Неразделимые | страница 65
Нам было грустно, ему тоже.
Более того, Фриц был подавлен.
Итак, я должен отметить следующее: в 1944 году я был уже настолько онемечен — и в том заслуга Фрица, — что думал по-немецки, а потом уже произносил словенские слова.
За один год благодаря хорошему методу обучения я стал — хотел я этого или нет — словенцем, говорящим по-немецки.
Два дня спустя мы проводили Фрица с деревянным чемоданчиком в руках до поезда; было холодно, повсюду лежал снег.
Чувствую, что Фриц ехал в Россию, чтобы погибнуть. Готов дать руку на отсечение, что он нарочно вылез под пулю русского снайпера; Фриц был добрым, слишком добрым человеком, чтобы убивать, хотя нас он так или иначе успешно онемечил.
И все-таки его родным языком был словенский, над которым, как мох, выросла привычка к немецкой речи. В то же время я убежден, что Хуберт не погиб, — возможно, и сейчас он где-то преспокойно живет и нараспев повторяет свое «noo-jaaa»[36].
Еще немного о продовольственных карточках.
Необходимо добавить еще об одном очень существенном в те годы явлении: мы ходили по деревням и попрошайничали, заходя во все дома подряд.
Гонимые голодом, мы расползались по округе до Брезья и Горьюши с пустой бутылкой в кошелке. Подходя к дверям, мы просили молока, моркови, картошки. Крестьяне охотно выносили только морковь и картошку, а молока не давали, предпочитая подливать его в пойло, которым откармливали свиней, чтобы те скорее жирели.
Помню, что за кусочек свиного сала требовали у мамы карточки на промтовары или табак, а иногда даже золото, белье, одежду.
Случалось, мама при этом сердилась и спрашивала, знают ли они, откуда мы пришли. Они знали, что из Яворника и что мы там голодаем, но прекрасно понимали и то, что мы полностью у них в руках. И они могут нас прищелкнуть, как блох.
Сколько раз из их кухонь доносились запахи жаркого, колбасы, молока, кукурузных клецок!
Я глотал слюни, или они текли у меня, как у собаки.

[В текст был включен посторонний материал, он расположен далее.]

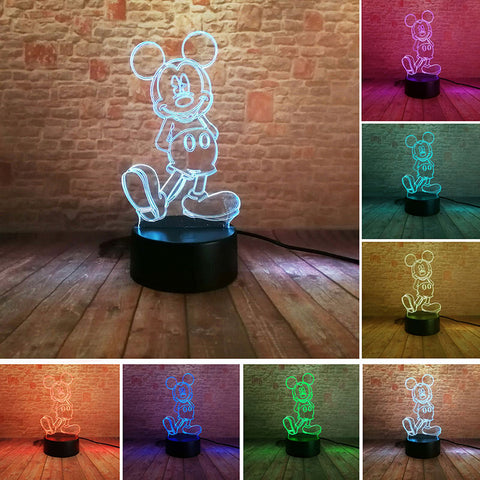 Mickey Mouse Cartoon Figure 3D LED Night Light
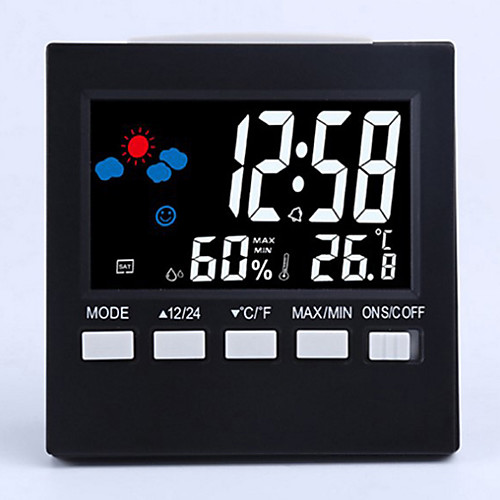 

New Weather Station Alarm Clock Thermometer Wireless Temperature Humidity Meter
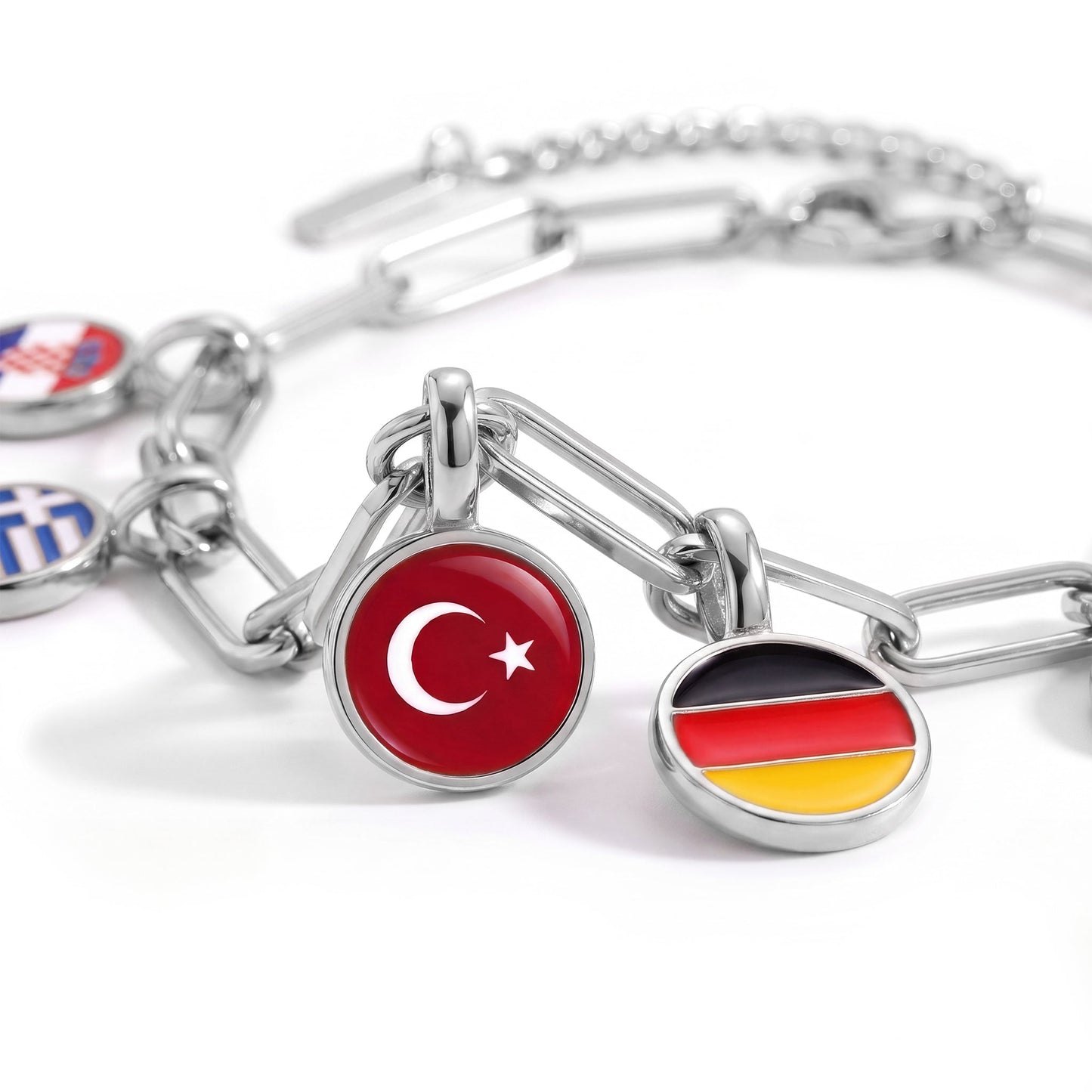 Bracelet à Charms Pays – Argent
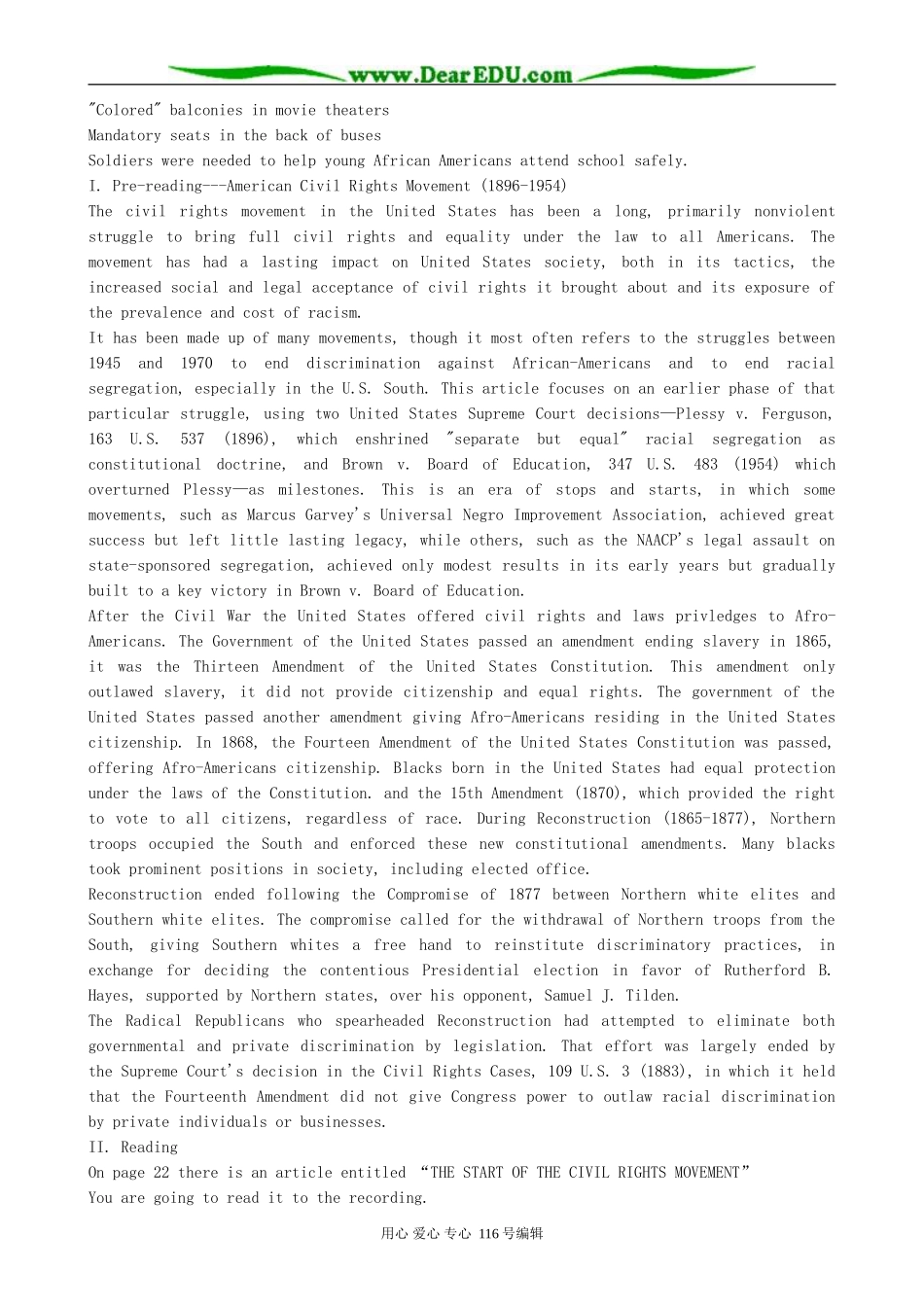 高中英语Unit 3 Fairness for all-reading_第2页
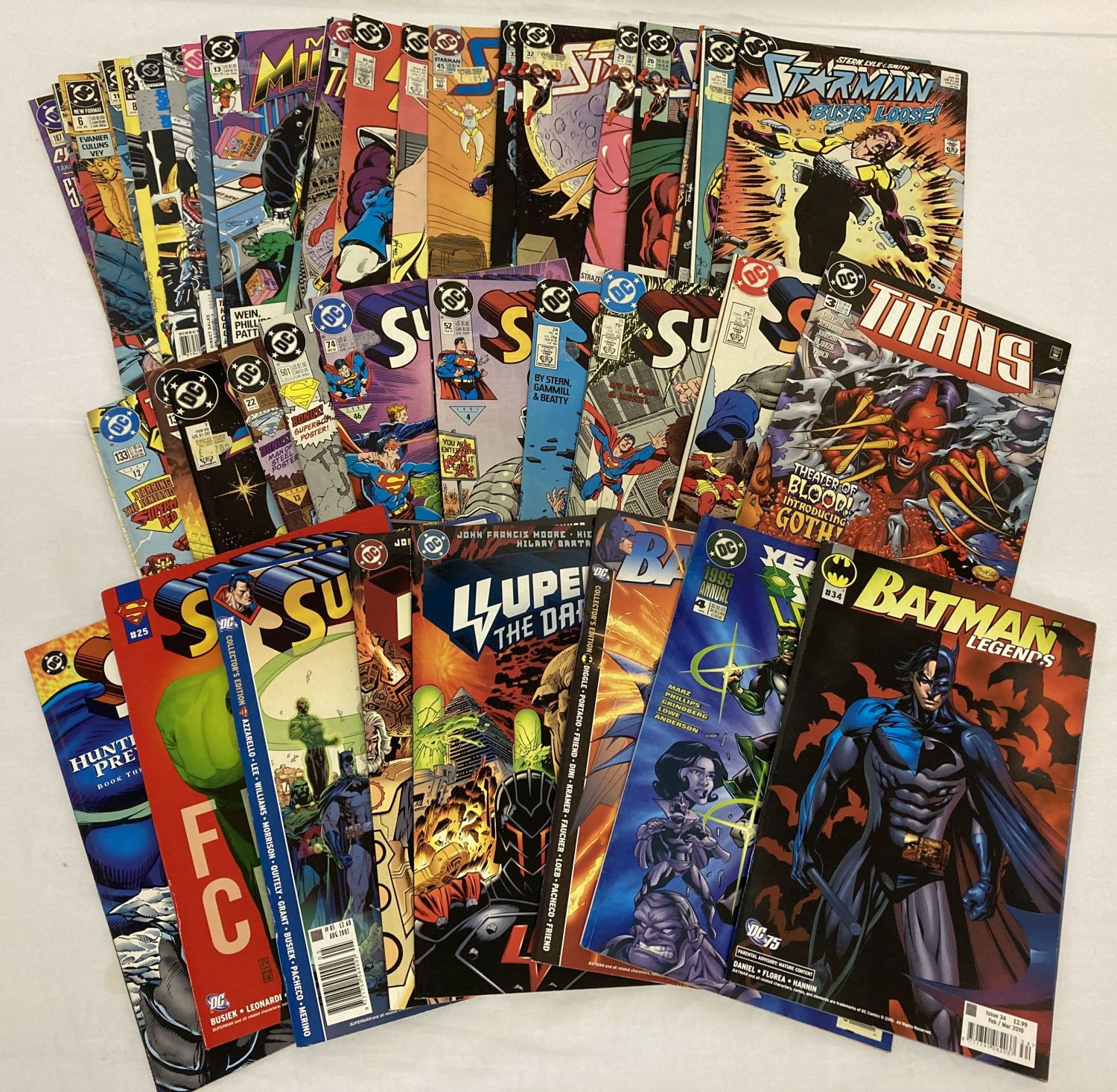 Approx. 44 Comic Books by DC Comics. Featuring various series and eras. Mostly 80s-Early 90s.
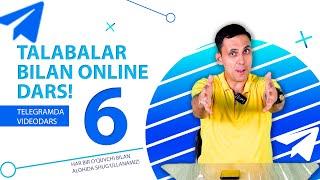 TALABALAR BILAN ONLINE DARS! || 6-QISM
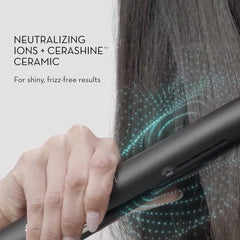 Neuro Style+ ion generator close-up for frizz-free shine potential.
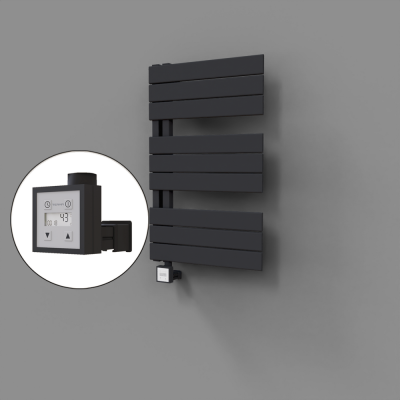 Radiva - Sirius Dekoratif Elektrikli Havlupan 500x800 Koyu Antrasit (KTX3 Termostat) 300W - 500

А крестьяне спрашивали у нас золото.
При таких встречах ненависть к немцам уступала по своей силе гневу на моих соотечественников, так горько нам с мамой бывало от бесчисленных жестоких унижений.
Когда я отправлялся на промысел один, я ходил от одного крестьянского дома к другому и лгал, что отец мой сидит в тюрьме в Бегунье, надеясь растрогать какую-нибудь бабушку, чтобы поскорее вернуться домой с бутылкой молока, а может, и с поросячьим копытцем или чтобы она налила мне чашку молока и дала тарелку кукурузных клецок.